**Задание**
Замените в исследуемом тексте «газете» на «журнале» и приведите фрагмент от слов «Писал по три» до слов «(мы говорили по-русски).» включительно.

**Исследуемый текст**
Я согласился попробовать. Для работодателей «согласился» означает переход в их повиновение, «попробовать» не означает ничего. Первое, что от меня потребовали, это безотлагательно придумать название постоянной рубрики, под которой моя колонка будет печататься. Ничего лучше, чем «Взгляд частного человека», мне в голову не пришло, и до сегодняшнего дня я об этом не пожалел. Частным человеком я прожил все советское время и, насколько удается, живу по сию пору. В эпоху тоталитарную как при коммунистах, или тяготеющую к авторитарности как сейчас, «частный человек» – это гражданская позиция, идейная установка, политическая философия. И сверх того, специфически привлекательно, по моим наблюдениям, для еврейского сознания с его азартной склонностью к независимости.
Писал по три колонки в месяц, последние два года каждую неделю. Издательство предложило их собрать и выпустить отдельной книгой. Какие-то я забраковал по соображениям вкуса, от других отказался потому, что близки одна другой по содержанию или уже отразились в других моих сочинениях. В газете на них лежала печать сиюминутного импульса. Понять, стоят ли они чего-то собранные воедино, или вид целостности им придает только обложка, мне не достает ни воображения, ни трезвой оценки. Так что узнать это смогу не раньше, чем выйдет книга. Как любой читатель.
Анатолий Найман, 2012
2005 год
21–27 декабря
Эту историю рассказал мне Исайя Берлин, привожу дословно (мы говорили по-русски).

**Записи данных**
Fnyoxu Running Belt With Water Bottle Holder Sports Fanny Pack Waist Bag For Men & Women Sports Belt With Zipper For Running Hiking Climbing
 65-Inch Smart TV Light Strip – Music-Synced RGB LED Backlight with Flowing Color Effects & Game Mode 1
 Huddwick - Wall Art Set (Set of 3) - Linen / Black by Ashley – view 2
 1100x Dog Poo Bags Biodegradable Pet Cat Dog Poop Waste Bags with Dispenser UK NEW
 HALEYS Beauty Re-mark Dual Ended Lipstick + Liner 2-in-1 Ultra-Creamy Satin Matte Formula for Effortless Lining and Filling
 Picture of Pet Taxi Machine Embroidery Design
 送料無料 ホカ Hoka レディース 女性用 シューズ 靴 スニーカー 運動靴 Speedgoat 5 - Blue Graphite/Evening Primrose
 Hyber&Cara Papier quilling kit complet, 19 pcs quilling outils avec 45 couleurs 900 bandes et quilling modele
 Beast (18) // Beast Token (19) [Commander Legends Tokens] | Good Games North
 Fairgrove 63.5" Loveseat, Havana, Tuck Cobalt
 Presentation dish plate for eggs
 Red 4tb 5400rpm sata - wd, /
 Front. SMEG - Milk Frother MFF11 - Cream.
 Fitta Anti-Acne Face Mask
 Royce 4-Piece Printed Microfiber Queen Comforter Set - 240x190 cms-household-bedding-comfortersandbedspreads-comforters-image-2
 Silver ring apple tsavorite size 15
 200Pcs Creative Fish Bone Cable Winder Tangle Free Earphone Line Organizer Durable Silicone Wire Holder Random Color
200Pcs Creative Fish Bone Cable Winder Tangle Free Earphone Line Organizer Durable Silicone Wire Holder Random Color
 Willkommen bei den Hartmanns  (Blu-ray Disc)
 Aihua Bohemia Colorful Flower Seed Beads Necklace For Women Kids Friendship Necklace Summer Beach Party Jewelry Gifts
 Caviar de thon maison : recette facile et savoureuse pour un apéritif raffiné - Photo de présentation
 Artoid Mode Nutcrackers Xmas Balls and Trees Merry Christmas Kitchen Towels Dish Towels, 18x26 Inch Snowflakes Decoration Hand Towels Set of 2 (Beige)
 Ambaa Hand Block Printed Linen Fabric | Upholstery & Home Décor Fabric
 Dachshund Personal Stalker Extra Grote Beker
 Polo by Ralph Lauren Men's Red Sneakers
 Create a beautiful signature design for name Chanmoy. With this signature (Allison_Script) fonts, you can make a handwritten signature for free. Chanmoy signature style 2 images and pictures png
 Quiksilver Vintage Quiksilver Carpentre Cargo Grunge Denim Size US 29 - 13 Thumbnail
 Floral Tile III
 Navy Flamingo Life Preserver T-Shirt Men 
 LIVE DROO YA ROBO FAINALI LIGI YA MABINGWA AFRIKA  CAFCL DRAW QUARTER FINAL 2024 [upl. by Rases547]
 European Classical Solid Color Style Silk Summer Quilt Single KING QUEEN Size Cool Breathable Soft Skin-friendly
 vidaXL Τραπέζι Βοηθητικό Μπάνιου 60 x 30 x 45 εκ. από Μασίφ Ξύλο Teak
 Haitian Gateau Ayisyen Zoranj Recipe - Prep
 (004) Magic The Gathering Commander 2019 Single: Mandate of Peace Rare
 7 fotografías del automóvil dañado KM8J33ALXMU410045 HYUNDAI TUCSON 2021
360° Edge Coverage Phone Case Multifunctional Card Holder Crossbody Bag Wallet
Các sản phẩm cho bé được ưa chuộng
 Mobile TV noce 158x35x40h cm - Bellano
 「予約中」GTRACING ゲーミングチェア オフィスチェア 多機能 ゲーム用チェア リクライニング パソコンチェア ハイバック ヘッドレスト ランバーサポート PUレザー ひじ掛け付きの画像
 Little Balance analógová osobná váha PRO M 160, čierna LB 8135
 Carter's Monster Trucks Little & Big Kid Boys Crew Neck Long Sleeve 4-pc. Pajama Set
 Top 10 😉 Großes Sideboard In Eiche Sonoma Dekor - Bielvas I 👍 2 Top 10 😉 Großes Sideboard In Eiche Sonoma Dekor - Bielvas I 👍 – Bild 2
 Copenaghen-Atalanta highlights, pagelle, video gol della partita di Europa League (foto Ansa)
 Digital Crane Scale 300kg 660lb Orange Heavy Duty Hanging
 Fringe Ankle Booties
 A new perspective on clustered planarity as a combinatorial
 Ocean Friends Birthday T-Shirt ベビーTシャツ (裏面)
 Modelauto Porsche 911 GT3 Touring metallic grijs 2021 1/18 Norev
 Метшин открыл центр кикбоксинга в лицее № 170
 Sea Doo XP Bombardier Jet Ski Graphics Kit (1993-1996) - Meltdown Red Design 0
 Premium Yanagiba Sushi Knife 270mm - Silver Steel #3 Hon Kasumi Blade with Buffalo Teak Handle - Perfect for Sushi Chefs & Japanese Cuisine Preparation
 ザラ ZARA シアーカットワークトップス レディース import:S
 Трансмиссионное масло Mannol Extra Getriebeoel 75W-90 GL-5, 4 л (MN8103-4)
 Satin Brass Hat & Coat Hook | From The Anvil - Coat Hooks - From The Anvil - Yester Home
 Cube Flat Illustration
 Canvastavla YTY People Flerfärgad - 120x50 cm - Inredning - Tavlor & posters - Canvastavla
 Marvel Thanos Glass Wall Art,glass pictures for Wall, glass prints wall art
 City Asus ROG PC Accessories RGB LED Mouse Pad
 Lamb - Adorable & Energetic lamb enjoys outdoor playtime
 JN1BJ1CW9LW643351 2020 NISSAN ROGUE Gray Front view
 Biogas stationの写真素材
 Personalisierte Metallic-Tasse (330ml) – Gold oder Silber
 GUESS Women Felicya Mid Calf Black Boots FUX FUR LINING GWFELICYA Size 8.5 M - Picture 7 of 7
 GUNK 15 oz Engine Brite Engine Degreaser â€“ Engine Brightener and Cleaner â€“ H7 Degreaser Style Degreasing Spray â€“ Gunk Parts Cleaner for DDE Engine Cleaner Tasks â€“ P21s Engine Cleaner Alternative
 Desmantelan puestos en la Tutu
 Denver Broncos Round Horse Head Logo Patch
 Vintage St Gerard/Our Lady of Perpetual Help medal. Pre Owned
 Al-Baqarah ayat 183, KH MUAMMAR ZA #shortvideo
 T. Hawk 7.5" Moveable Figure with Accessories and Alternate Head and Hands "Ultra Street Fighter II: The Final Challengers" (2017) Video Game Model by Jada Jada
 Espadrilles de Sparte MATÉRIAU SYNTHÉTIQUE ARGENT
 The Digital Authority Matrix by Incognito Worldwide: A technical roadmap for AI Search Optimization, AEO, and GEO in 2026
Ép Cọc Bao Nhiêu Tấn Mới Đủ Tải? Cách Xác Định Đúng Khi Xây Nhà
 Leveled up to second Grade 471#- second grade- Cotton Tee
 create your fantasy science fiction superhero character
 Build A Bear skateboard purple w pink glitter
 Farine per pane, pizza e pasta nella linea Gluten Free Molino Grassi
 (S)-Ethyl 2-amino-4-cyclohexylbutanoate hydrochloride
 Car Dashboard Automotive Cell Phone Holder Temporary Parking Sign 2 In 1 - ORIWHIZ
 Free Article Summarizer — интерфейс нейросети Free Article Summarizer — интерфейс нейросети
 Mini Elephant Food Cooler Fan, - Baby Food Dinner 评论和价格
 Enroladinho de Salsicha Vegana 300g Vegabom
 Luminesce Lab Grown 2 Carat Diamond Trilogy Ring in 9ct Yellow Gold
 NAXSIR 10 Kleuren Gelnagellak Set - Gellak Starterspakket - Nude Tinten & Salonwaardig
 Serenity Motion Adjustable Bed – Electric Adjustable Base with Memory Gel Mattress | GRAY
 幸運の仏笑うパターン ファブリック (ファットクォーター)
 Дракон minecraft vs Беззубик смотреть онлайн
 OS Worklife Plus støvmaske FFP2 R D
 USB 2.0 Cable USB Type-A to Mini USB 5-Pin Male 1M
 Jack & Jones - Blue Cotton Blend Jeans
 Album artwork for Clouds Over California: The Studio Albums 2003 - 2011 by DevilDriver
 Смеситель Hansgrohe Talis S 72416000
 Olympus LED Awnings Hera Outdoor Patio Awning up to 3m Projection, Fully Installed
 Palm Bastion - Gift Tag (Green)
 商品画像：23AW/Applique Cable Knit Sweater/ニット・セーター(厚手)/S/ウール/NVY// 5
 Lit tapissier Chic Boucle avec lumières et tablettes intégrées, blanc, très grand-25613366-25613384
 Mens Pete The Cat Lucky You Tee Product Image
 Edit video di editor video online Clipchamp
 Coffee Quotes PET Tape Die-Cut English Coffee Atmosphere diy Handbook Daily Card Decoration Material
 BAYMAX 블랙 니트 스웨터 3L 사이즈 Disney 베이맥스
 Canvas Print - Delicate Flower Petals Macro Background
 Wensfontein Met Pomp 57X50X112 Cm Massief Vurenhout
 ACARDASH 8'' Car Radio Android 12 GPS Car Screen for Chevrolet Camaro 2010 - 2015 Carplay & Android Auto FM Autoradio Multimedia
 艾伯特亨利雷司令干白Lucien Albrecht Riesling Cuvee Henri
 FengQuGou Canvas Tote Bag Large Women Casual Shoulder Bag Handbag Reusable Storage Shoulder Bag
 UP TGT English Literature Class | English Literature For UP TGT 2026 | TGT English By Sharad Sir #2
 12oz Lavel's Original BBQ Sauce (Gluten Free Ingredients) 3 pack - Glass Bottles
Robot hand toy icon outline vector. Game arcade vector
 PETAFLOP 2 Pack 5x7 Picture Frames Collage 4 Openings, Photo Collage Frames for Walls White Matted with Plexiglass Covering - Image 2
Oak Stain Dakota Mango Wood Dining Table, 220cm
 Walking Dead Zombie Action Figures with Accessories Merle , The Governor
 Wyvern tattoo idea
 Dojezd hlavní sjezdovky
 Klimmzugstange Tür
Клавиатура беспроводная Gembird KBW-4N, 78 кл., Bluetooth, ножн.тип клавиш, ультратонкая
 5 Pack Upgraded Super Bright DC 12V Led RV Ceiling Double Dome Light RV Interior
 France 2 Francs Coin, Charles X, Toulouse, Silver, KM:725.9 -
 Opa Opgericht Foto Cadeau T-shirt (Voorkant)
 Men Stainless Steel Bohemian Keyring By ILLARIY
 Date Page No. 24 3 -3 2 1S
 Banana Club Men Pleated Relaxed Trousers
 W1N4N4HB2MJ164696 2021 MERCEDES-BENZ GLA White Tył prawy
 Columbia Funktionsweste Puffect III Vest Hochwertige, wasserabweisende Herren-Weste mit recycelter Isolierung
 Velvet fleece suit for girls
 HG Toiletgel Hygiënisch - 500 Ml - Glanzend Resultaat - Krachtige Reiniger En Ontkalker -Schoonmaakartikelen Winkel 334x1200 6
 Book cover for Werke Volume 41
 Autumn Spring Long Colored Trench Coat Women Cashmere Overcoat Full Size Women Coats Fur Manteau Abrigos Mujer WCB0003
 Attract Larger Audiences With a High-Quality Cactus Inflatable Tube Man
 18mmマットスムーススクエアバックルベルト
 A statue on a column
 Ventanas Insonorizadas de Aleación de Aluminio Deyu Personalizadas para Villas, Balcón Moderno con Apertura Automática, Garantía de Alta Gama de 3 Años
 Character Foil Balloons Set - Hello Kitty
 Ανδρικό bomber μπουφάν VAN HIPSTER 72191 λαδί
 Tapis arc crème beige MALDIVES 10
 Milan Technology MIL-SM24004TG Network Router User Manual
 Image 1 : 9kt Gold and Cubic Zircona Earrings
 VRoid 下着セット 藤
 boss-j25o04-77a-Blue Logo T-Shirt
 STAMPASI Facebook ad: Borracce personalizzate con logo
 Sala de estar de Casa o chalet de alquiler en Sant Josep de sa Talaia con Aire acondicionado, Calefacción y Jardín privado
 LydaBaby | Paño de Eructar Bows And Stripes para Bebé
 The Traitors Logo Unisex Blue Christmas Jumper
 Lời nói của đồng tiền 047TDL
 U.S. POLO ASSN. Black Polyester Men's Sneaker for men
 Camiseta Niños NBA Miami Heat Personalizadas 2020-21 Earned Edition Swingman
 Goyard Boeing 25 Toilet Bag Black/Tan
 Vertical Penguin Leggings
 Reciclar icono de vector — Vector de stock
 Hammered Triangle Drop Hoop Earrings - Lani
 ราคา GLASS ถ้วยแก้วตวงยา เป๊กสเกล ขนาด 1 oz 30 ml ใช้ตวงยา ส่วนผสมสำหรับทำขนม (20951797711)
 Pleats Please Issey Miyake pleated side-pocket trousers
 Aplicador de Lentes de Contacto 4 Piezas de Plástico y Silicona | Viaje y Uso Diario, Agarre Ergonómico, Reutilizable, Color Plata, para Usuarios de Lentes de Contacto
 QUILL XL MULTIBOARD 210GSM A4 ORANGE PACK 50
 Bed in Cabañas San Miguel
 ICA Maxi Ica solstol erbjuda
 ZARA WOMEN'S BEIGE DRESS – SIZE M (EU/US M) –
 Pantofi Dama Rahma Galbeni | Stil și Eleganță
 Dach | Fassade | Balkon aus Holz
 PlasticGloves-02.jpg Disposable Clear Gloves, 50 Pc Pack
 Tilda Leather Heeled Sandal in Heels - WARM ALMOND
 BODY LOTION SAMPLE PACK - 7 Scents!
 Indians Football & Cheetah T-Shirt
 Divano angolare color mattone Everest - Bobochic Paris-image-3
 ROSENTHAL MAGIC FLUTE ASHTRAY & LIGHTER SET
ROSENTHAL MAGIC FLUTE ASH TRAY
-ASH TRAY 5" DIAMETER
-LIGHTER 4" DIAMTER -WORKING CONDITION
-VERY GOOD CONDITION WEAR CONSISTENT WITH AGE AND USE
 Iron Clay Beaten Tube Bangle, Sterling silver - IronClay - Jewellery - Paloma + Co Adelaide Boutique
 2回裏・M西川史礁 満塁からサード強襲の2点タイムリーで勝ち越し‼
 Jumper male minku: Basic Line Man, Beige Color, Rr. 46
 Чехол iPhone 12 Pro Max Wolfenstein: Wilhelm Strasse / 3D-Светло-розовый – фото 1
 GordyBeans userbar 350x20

**Результат**
Писал по три колонки в месяц, последние два года каждую неделю. Издательство предложило их собрать и выпустить отдельной книгой. Какие-то я забраковал по соображениям вкуса, от других отказался потому, что близки одна другой по содержанию или уже отразились в других моих сочинениях. В журнале на них лежала печать сиюминутного импульса. Понять, стоят ли они чего-то собранные воедино, или вид целостности им придает только обложка, мне не достает ни воображения, ни трезвой оценки. Так что узнать это смогу не раньше, чем выйдет книга. Как любой читатель.
Анатолий Найман, 2012
2005 год
21–27 декабря
Эту историю рассказал мне Исайя Берлин, привожу дословно (мы говорили по-русски).